Headlines for Thursday:
|A||X||@1730 200 Front Street W Toastmasters speech contest - don't forget to bring props!|
|A||X||Write more documentation|
1. When it rains, it pours: 00:46
Today I also have a chance to watch Take the Lead for free. Well, nearly free. TTC fare round-trip. Whatever. Antonio Banderas! Ballroom dance plus hip-hop moves! Antonio Banderas! Dancing!
Decisions, decisions. I'm the only person who's even somewhat prepared to represent my club at the speech contest, as no one else volunteered for the thing. If other people are bad (unlikely!), I might even win and go on to the district conference, etc. Even if I don't win, though, I'll have a chance to listen to other speakers and learn a little bit more about style and technique.
From the take-the-first-circus perspective, Toastmasters wins hands down. This particular contest will occur only once. I can always watch the movie when it comes out in the cinema or six months from now during some Graduate House movie night. I'll probably end up watching it by myself. It's one of those cheesy feel-good movies that my guy friends would probably not be caught watching.
But I'm _still_ going to wish the two events were on different days, and I'm still going to hate performing. I'm not excited about this contest. I'll just to have to grit my teeth and turn up the energy. I'll go to the contest, give my speech, listen to other people's speeches, and maybe learn a lot about what I like and don't like.
The last contest wasn't that much fun, either. I joined the humorous speech contest six months ago. The first speech relied on scatological humor, which was a bit crass. My speech was so-so, although I got a few laughs. I didn't really find the last speech funny, but it was more of a speech - used more of the techniques, had more special effects.
I know competitions are nice for forcing myself to grow. I learned so much because of my programming competitions. In terms of speaking, though, I much prefer listening to and interacting with the speakers I meet at conferences. I don't like competing head-on with people. I'd rather measure myself against a standard, competing against myself to get better.

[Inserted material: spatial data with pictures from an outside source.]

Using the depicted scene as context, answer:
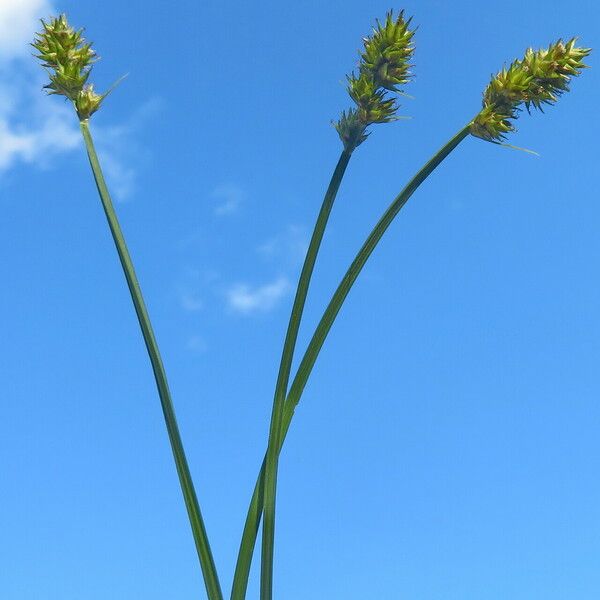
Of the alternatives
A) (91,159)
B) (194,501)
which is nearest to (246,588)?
(194,501)

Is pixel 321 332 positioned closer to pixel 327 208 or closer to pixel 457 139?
pixel 327 208

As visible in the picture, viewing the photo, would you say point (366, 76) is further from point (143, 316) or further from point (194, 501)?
point (194, 501)

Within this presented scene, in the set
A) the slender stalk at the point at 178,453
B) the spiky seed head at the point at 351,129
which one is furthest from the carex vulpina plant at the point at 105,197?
the spiky seed head at the point at 351,129

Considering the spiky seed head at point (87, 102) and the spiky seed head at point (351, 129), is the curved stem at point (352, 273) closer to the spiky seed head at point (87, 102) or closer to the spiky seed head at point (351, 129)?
the spiky seed head at point (351, 129)

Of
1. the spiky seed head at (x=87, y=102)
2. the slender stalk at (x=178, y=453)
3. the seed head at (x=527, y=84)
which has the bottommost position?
the slender stalk at (x=178, y=453)

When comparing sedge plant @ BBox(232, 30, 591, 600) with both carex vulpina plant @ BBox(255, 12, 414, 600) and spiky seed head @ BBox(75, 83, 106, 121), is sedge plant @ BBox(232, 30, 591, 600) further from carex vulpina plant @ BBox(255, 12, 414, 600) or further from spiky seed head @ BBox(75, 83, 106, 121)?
spiky seed head @ BBox(75, 83, 106, 121)

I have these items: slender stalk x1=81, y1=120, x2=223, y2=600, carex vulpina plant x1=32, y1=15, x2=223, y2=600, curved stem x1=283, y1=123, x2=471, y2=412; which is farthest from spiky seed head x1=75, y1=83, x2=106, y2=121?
curved stem x1=283, y1=123, x2=471, y2=412

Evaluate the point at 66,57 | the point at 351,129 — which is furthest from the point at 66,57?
the point at 351,129
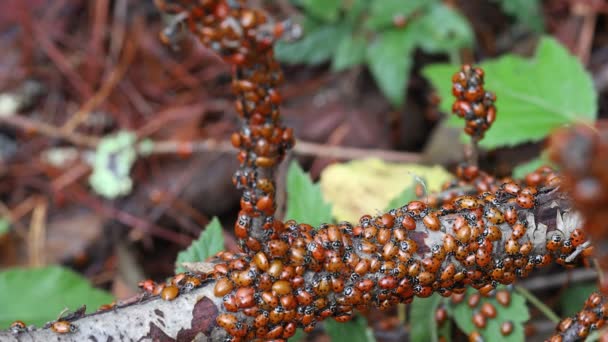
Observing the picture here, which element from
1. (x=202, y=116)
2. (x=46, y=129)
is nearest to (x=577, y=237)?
(x=202, y=116)

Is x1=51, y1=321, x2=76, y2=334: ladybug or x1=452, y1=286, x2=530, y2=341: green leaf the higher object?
x1=51, y1=321, x2=76, y2=334: ladybug

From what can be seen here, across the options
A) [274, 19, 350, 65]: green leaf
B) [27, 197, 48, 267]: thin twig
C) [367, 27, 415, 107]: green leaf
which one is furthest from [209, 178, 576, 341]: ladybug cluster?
[27, 197, 48, 267]: thin twig

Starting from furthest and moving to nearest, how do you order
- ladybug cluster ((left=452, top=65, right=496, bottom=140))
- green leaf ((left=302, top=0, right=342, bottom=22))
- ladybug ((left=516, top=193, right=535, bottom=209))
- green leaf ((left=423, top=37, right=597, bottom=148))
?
green leaf ((left=302, top=0, right=342, bottom=22)) < green leaf ((left=423, top=37, right=597, bottom=148)) < ladybug cluster ((left=452, top=65, right=496, bottom=140)) < ladybug ((left=516, top=193, right=535, bottom=209))

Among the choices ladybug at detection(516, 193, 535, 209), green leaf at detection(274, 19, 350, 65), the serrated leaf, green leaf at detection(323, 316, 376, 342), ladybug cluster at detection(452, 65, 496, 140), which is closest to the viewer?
ladybug at detection(516, 193, 535, 209)

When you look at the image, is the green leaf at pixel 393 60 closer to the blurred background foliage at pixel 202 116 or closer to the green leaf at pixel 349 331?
the blurred background foliage at pixel 202 116

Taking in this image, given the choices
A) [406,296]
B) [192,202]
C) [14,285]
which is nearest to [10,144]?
[192,202]

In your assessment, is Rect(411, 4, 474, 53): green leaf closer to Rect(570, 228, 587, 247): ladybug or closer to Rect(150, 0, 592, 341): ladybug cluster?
Rect(150, 0, 592, 341): ladybug cluster
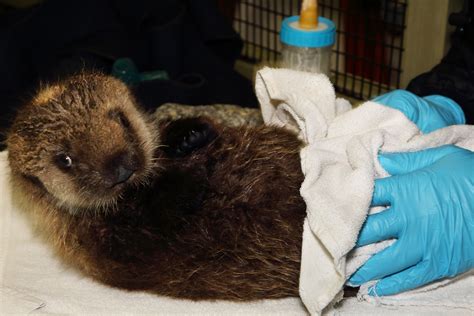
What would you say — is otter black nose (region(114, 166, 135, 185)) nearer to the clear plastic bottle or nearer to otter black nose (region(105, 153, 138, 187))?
otter black nose (region(105, 153, 138, 187))

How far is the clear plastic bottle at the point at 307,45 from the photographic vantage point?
90.0 inches

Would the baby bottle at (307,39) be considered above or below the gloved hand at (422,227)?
above

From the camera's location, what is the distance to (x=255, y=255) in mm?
1406

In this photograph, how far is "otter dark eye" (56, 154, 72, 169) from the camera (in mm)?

I'm just not excited about my upcoming speech. Come to think of it, I'm not that excited about learning from the other speakers, either, not if the speech quality's like the last contest.
I wish my family and friends were here (or at least in a closer timezone!) so that I could ask them for advice, or so that they could push the Toastmasters event from being something I have to get through to something I'd enjoy. I'm telling _our_ story, and it's kinda sad having to cast it as a bloody speech with an introduction, body and conclusion instead of just part of our shared memory. Ay, Clair and the rest of my barkada gathered around that vegan sinigang, my father making jokes... How am I going to tell this story without missing you all terribly?
I don't want to give a speech. I want to be able to talk to friends. Right. That's how I should think of it. A roomful of strangers who are paying more attention to the structure of my speech than to its content - I should forget that, and treat them as people to whom I'd like to introduce my other friends, to whom I'd like to tell stories about the warmth I've felt. I shouldn't think about anything else I could be doing. I should live in the moment.
I'm not ready to give this speech. Then again, I've never been ready to give any speech. I've always just gone out there and done it. I've promised not to be intellectually lazy, not to take the easy way out, and that includes this. Watching a movie would be self-indulgent. This is going to be annoying, but it'll probably help me grow. And if it doesn't, well, I'll have hot chocolate and an unexpectedly productive evening...
Random Japanese sentence: 犬が１匹、猫が１匹、カナリヤが３羽います。 We have a dog, a cat and three canaries.